Need advice about which tool to choose?Ask the StackShare community!

Druid

381
867
+ 1
32
Oracle

2.3K
1.8K
+ 1
113
Add tool

Druid vs Oracle: What are the differences?

Introduction

In this markdown, we will be discussing the key differences between Druid and Oracle.

  1. Data Model: Druid is a columnar data store that is optimized for time-series data and provides fast aggregations. It uses a denormalized, column-oriented storage format and requires pre-aggregated data ingestion. On the other hand, Oracle is a relational database management system (RDBMS) that follows a row-oriented approach. It supports complex data models with support for joins, constraints, and normalization.

  2. Scalability: Druid is designed to scale horizontally by adding more nodes to the cluster, allowing for high volume and high-speed data ingestion. It can handle large amounts of data and supports real-time data ingestion. Oracle, on the other hand, can also scale horizontally but requires additional configuration and management. It is better suited for traditional transactional workloads.

  3. Processing Speed: Druid is built to provide near real-time analytics and fast query response times. Its architecture and indexing structure enable quick aggregations on large volumes of data. Oracle, while capable of handling analytical workloads, may not provide the same level of performance as Druid for large-scale data analytics.

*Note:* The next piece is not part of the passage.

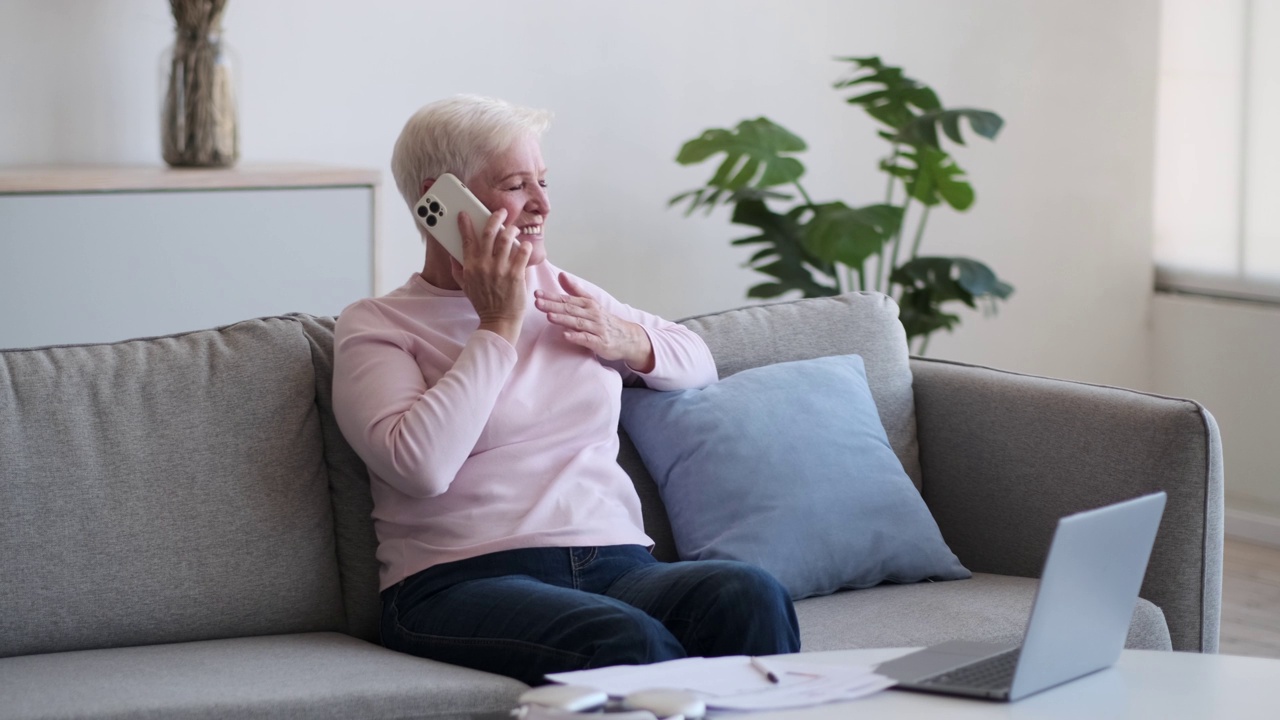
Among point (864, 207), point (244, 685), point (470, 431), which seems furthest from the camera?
point (864, 207)

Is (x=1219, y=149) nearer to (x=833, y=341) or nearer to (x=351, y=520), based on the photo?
(x=833, y=341)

  4. Query Language: Druid uses a SQL-like query language called Druid Query Language (DQL), which is specifically designed for time-series data. It provides functions for aggregations, filtering, and advanced analytics. Oracle, on the other hand, supports SQL, PL/SQL, and other procedural languages. It provides a broader range of features for complex queries and supports a wide range of data types.

  5. Data Consistency: Druid offers eventual consistency for queries, which means that the data may not always reflect real-time updates immediately. This is because Druid is optimized for speed rather than strict consistency. Oracle, being a traditional RDBMS, provides strong consistency guarantees by enforcing ACID properties for transactions.

  6. Cost: Druid is an open-source project and is available for free. Its underlying infrastructure can be deployed on commodity hardware or cloud infrastructure, reducing the overall cost of ownership. Oracle, on the other hand, is a commercial product that comes with licensing costs. Additionally, the hardware requirements for running Oracle may be higher, resulting in higher infrastructure costs.

In Summary, Druid and Oracle differ in their data models, scalability, processing speed, query language, data consistency, and cost. While Druid excels in time-series data analytics and performance, Oracle provides a broader range of features for complex queries and supports strong consistency for transactions.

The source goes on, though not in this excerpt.